Need a practical way to process fasta files with Bio::SeqIO module ? Below code will print sequence id and sequence length with tab per line.
perl -MBio::SeqIO -e '$seq=Bio::SeqIO->new(-fh => \*STDIN);while ($myseq=$seq->next_seq){print $myseq->id,"\t",$myseq->length,"\n";}' < filename
OR
cat filename | perl -MBio::SeqIO -e '$seq=Bio::SeqIO->new(-fh => \*STDIN);while ($myseq=$seq->next_seq){print $myseq->id,"\t",$myseq->length,"\n";}'
There are many more methods to use from Bio::Seq, such as revcom, translate, subseq(start,end), primary_id, desc, etc.
Piped file does not need to be in Fasta format, there are many other formats (listed here) which SeqIO can parse successfully.
UPDATE: If you are using this one-liner in a pipe, you might need to declare the format so that the stream is processed correctly.

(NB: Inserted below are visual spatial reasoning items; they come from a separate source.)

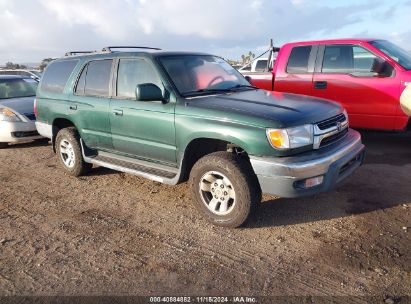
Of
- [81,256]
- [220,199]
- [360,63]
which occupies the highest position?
[360,63]

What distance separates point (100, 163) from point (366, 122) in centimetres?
430

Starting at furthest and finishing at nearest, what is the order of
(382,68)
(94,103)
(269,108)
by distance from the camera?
(382,68) → (94,103) → (269,108)

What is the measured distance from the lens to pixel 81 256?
349 cm

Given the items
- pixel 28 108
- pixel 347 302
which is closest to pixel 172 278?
pixel 347 302

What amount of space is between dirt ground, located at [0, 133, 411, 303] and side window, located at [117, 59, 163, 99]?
52.3 inches

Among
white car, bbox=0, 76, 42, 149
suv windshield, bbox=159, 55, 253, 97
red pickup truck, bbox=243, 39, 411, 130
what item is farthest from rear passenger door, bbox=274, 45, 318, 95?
white car, bbox=0, 76, 42, 149

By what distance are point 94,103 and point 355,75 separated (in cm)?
425

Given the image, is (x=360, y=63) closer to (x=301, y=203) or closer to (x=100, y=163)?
(x=301, y=203)

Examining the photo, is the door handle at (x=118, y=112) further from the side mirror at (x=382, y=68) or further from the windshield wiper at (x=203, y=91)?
the side mirror at (x=382, y=68)

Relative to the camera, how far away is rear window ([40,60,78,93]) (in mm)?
5649

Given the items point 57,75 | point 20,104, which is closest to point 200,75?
point 57,75

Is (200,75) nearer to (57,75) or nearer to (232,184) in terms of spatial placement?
(232,184)

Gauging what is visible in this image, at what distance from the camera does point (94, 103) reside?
5.04 m

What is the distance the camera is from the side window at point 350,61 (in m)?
6.30
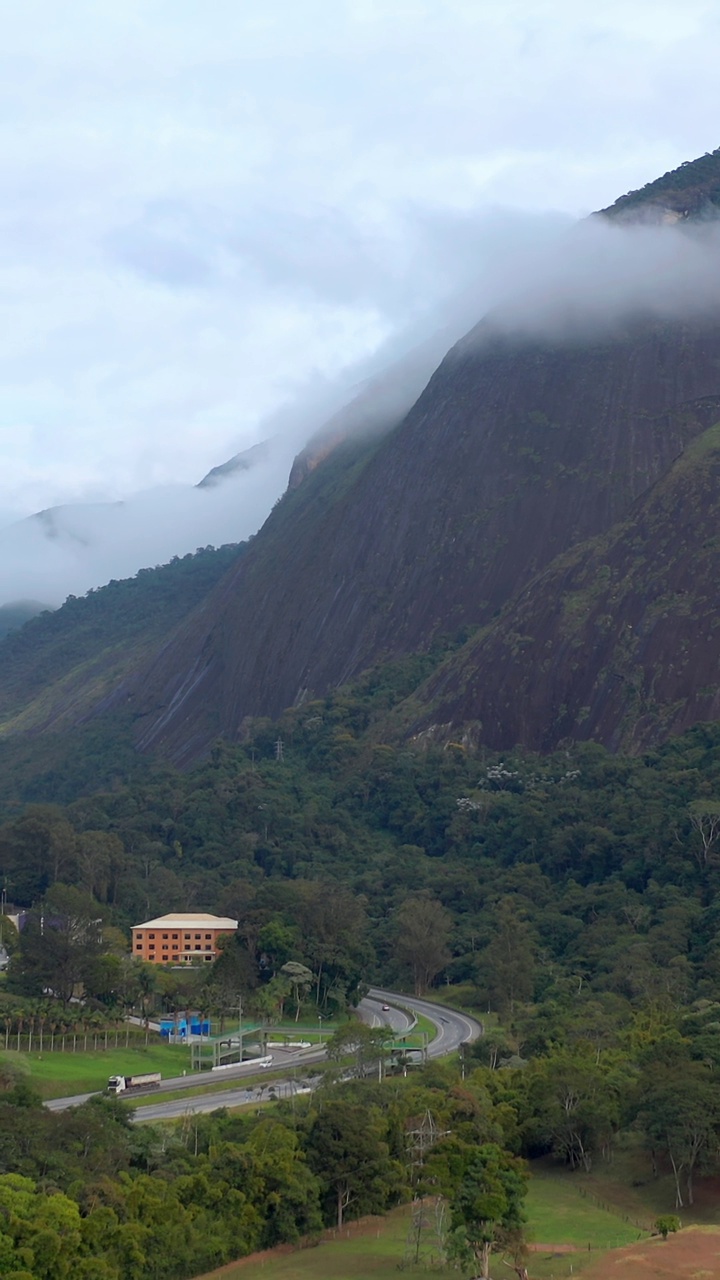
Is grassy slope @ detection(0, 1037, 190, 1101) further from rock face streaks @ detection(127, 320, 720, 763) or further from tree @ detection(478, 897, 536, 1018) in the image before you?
rock face streaks @ detection(127, 320, 720, 763)

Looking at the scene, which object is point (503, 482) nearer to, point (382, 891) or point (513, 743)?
point (513, 743)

Also, in order to retrieve Bio::Seq methods, please use “->seq” to access the final sequence.
Considering all these updates, the one-liner should look like this:
perl -MBio::SeqIO -e '$seq=Bio::SeqIO->new(-fh => \*STDIN,-format=>"fasta");while ($myseq=$seq->next_seq){print $myseq->id,"\t",$myseq->length,"\t",$myseq->seq,"\t",$myseq->translate->seq,"\n";}'